480 % ls -l README.md readme.huff readme.plain
-rw-r--r-- 1 bediger bediger 3813 Oct 18 18:49 README.md
-rw-r--r-- 1 bediger bediger 2296 Oct 18 18:51 readme.huff
-rw-r--r-- 1 bediger bediger 3814 Oct 18 18:51 readme.plain2296/3813 = 0.6021
4.815631/8 = 0.6019
encode really is getting the compression it says.
Running ./huffman -i big.tbl says that you should get 5.098 bits per symbol.
Neither encode nor decode is spectacularly efficient code,
nor is either one "good" code.
They are just simple programs that allowed me to double check that
Wikipedia's claims about Huffman Encoding are correct,
and that a program can read prefix-free symbols from a stream of bits.
A Huffman encoder like I wrote would be a good choice
of compressor for Normalized Compression Distance
because the dictionary that appears in output of general-purpose compressors
like gzip isn't included in my encoder's output.
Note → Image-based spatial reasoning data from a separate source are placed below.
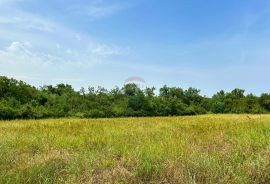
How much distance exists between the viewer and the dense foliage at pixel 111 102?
101ft

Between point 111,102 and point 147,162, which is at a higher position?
point 111,102

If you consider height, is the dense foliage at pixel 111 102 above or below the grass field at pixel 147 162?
above

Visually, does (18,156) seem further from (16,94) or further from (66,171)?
(16,94)

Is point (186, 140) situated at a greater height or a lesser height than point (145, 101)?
lesser

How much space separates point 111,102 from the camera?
36.4 m

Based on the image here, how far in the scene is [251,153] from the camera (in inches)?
295

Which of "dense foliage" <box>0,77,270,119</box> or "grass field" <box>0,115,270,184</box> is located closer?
"grass field" <box>0,115,270,184</box>

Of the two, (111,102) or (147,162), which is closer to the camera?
(147,162)

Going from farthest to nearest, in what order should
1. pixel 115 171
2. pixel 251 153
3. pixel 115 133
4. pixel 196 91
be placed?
1. pixel 196 91
2. pixel 115 133
3. pixel 251 153
4. pixel 115 171

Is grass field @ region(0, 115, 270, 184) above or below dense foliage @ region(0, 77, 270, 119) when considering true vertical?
below

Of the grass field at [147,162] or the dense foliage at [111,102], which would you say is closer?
the grass field at [147,162]

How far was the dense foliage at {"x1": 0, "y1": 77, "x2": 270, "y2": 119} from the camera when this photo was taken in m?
30.8

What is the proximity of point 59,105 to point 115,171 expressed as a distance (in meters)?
26.6

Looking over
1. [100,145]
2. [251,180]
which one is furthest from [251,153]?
[100,145]
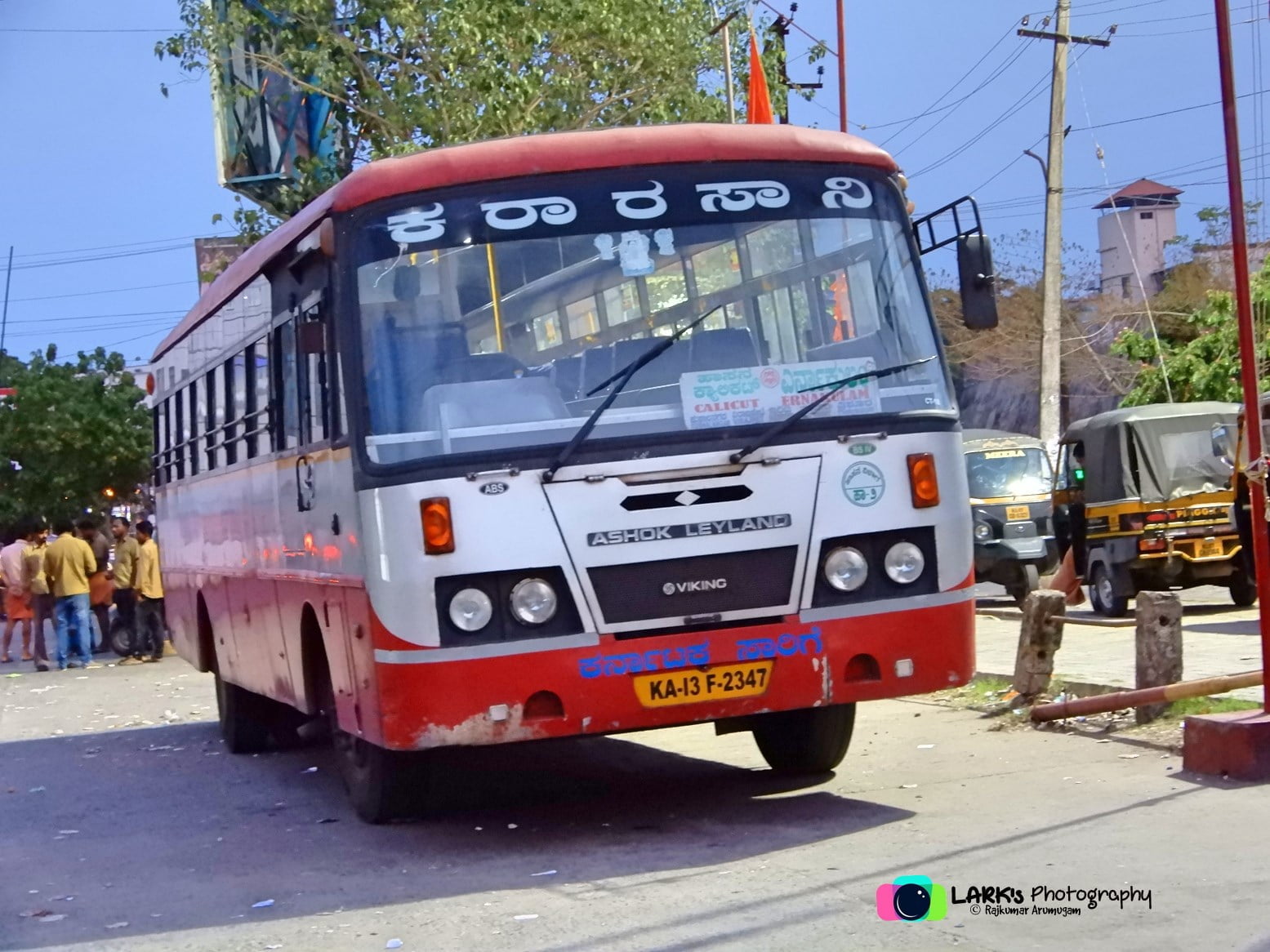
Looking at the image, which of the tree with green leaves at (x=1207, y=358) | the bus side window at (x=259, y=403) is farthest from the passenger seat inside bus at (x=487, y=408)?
the tree with green leaves at (x=1207, y=358)

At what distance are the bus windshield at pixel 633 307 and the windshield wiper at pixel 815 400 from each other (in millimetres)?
28

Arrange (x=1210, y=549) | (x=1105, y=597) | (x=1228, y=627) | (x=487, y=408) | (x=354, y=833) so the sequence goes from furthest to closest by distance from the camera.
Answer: (x=1105, y=597) < (x=1210, y=549) < (x=1228, y=627) < (x=354, y=833) < (x=487, y=408)

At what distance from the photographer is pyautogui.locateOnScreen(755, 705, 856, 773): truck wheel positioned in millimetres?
9070

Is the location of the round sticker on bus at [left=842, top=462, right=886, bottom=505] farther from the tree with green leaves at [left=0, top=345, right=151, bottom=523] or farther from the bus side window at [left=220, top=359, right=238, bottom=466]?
the tree with green leaves at [left=0, top=345, right=151, bottom=523]

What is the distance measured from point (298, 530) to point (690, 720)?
2516 millimetres

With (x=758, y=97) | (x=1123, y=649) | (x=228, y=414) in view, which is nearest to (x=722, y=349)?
(x=228, y=414)

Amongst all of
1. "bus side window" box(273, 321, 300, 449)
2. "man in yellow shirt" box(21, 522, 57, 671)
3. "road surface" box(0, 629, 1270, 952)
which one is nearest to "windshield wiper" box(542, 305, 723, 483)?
"road surface" box(0, 629, 1270, 952)

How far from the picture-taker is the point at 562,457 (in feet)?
24.2

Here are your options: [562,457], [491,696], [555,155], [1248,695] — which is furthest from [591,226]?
[1248,695]

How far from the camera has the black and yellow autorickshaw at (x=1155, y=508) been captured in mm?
19516

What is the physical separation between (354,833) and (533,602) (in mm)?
1987

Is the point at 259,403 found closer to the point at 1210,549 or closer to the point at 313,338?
the point at 313,338

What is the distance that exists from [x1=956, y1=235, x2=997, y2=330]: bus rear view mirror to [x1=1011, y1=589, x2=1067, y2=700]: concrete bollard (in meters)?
3.21

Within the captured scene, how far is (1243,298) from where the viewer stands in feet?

It occurred to me that walking an encoding tree with a stream of random bits allows you to generate streams of symbols that might be statistically similar to the symbol distribution used to create the encoding tree.
$ go build cmd/recode.go
$ ./recode -i better.tbl -o random.txt
$ file random.txt
random.txt: Unicode text, UTF-8 text
$ go build cmd/table.go
$ ./table random.txt > random.tbl
$ join better.tbl random.tbl
09 0.001816 0.0019
0a 0.025974 0.0318
20 0.148642 0.1244
21 0.000148 0.0001
22 0.002398 0.0020
23 0.000461 0.0004
...
Looks like the character frequency is close, but not exact. I don't know if one of those Markov chain generators would do better.